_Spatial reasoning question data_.
__________________________________________________
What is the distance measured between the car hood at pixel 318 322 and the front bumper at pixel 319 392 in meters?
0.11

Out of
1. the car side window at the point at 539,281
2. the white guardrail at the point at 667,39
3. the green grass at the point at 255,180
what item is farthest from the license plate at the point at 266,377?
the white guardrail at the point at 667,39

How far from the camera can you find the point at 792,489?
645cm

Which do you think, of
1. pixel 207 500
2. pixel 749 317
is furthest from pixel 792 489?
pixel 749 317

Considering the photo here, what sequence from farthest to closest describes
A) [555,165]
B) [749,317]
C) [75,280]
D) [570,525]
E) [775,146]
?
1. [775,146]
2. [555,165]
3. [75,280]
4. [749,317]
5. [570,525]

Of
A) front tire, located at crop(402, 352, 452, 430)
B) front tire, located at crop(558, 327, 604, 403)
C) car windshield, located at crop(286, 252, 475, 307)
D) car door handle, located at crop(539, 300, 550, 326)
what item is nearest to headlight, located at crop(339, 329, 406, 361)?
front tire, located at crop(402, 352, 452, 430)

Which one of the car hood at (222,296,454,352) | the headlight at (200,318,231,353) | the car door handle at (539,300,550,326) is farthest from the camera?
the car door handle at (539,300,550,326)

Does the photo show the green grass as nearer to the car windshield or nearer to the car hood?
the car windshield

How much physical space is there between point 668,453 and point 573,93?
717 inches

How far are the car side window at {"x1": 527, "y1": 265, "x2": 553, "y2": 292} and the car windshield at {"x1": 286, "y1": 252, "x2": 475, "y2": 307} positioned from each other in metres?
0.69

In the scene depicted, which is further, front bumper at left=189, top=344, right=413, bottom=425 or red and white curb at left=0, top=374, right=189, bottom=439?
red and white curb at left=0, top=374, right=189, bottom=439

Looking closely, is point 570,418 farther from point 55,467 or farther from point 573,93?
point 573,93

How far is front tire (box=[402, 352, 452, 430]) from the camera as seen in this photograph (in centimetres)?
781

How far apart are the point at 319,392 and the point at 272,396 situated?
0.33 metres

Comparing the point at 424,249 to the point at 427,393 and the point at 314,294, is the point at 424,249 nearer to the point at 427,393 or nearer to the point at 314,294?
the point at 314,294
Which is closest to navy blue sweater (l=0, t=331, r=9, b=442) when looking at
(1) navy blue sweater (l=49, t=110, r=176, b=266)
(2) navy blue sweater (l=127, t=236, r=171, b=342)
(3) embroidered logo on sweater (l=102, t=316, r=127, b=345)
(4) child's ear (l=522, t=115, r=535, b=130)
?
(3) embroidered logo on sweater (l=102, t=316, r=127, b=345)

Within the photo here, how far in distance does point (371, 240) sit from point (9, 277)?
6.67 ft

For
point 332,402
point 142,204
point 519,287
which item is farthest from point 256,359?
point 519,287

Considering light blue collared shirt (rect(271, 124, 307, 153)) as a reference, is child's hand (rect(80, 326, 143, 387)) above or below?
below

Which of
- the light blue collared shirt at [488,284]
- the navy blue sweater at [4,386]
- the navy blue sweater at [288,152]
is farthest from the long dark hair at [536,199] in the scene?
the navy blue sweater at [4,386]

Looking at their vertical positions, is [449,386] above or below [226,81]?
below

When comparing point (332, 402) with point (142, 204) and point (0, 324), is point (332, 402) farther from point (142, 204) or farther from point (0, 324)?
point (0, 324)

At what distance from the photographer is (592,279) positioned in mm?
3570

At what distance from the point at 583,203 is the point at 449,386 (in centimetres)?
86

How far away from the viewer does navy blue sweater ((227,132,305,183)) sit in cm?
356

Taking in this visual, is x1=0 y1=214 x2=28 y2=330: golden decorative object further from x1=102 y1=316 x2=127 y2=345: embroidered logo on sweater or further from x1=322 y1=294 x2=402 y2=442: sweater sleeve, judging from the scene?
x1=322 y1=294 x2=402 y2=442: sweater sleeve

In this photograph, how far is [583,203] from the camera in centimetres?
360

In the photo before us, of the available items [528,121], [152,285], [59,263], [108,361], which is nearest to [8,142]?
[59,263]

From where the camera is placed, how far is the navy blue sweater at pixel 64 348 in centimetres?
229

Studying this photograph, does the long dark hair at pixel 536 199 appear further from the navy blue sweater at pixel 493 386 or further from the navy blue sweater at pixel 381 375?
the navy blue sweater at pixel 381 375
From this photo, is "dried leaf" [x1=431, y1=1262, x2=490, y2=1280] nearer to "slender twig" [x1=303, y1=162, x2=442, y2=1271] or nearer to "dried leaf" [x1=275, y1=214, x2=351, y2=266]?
__________________________________________________
_Work required_. Each entry is to be returned in full, character for character.

_Answer to the task_.
What is the distance measured between the car hood at pixel 318 322 and the front bumper at pixel 319 392 in meters?
0.11

Out of
1. the car side window at the point at 539,281
2. the white guardrail at the point at 667,39
3. the green grass at the point at 255,180
what item is farthest from the license plate at the point at 266,377?
the white guardrail at the point at 667,39

How far from the camera can you find the point at 792,489?
645cm

Which do you think, of
1. pixel 207 500
2. pixel 749 317
is furthest from pixel 792 489?
pixel 749 317

Considering the photo here, what sequence from farthest to closest describes
A) [555,165]
B) [749,317]
C) [75,280]
D) [570,525]
E) [775,146]
?
1. [775,146]
2. [555,165]
3. [75,280]
4. [749,317]
5. [570,525]

Of
A) front tire, located at crop(402, 352, 452, 430)
B) front tire, located at crop(558, 327, 604, 403)
C) car windshield, located at crop(286, 252, 475, 307)
D) car door handle, located at crop(539, 300, 550, 326)
what item is nearest to headlight, located at crop(339, 329, 406, 361)?
front tire, located at crop(402, 352, 452, 430)

Which one of the car hood at (222,296,454,352) | the headlight at (200,318,231,353) | the car door handle at (539,300,550,326) is farthest from the camera?
the car door handle at (539,300,550,326)

Does the photo show the green grass as nearer to the car windshield or nearer to the car hood?
the car windshield

How much physical space is there between point 668,453 and point 573,93?
717 inches

How far are the car side window at {"x1": 527, "y1": 265, "x2": 553, "y2": 292} and the car windshield at {"x1": 286, "y1": 252, "x2": 475, "y2": 307} positioned from each other in metres?
0.69

In the scene depicted, which is further, front bumper at left=189, top=344, right=413, bottom=425 or red and white curb at left=0, top=374, right=189, bottom=439?
red and white curb at left=0, top=374, right=189, bottom=439

Looking closely, is point 570,418 farther from point 55,467 or farther from point 573,93?
point 573,93

How far is front tire (box=[402, 352, 452, 430]) from the camera as seen in this photograph (in centimetres)?
781

How far apart are the point at 319,392 and the point at 272,396 situated?
0.33 metres

Comparing the point at 424,249 to the point at 427,393 and the point at 314,294, is the point at 424,249 nearer to the point at 427,393 or nearer to the point at 314,294?
the point at 314,294
Which is closest to navy blue sweater (l=0, t=331, r=9, b=442) when looking at
(1) navy blue sweater (l=49, t=110, r=176, b=266)
(2) navy blue sweater (l=127, t=236, r=171, b=342)
(3) embroidered logo on sweater (l=102, t=316, r=127, b=345)
(4) child's ear (l=522, t=115, r=535, b=130)
?
(3) embroidered logo on sweater (l=102, t=316, r=127, b=345)

Within the photo here, how far in distance does point (371, 240) sit from point (9, 277)?
6.67 ft

For
point 332,402
point 142,204
point 519,287
which item is farthest from point 256,359?
point 519,287

Considering light blue collared shirt (rect(271, 124, 307, 153)) as a reference, is child's hand (rect(80, 326, 143, 387)) above or below?
below

Which of
- the light blue collared shirt at [488,284]
- the navy blue sweater at [4,386]
- the navy blue sweater at [288,152]
is farthest from the long dark hair at [536,199] in the scene?
the navy blue sweater at [4,386]

Looking at their vertical positions, is [449,386] above or below [226,81]?
below

When comparing point (332, 402) with point (142, 204) and point (0, 324), is point (332, 402) farther from point (142, 204) or farther from point (0, 324)?
point (0, 324)

At what distance from the photographer is (592,279) positioned in mm?
3570

At what distance from the point at 583,203 is the point at 449,386 (in centimetres)?
86

How far away from the viewer does navy blue sweater ((227,132,305,183)) sit in cm?
356

Taking in this visual, is x1=0 y1=214 x2=28 y2=330: golden decorative object further from x1=102 y1=316 x2=127 y2=345: embroidered logo on sweater or further from x1=322 y1=294 x2=402 y2=442: sweater sleeve, judging from the scene?
x1=322 y1=294 x2=402 y2=442: sweater sleeve

In this photograph, how far is [583,203] from the camera in centimetres?
360

In the photo before us, of the available items [528,121], [152,285], [59,263], [108,361], which is nearest to [8,142]?
[59,263]

From where the camera is placed, how far is the navy blue sweater at pixel 64 348 in centimetres?
229

Studying this photograph, does the long dark hair at pixel 536 199 appear further from the navy blue sweater at pixel 493 386 or further from the navy blue sweater at pixel 381 375?
the navy blue sweater at pixel 381 375
From this photo, is "dried leaf" [x1=431, y1=1262, x2=490, y2=1280] nearer to "slender twig" [x1=303, y1=162, x2=442, y2=1271] or nearer to "dried leaf" [x1=275, y1=214, x2=351, y2=266]?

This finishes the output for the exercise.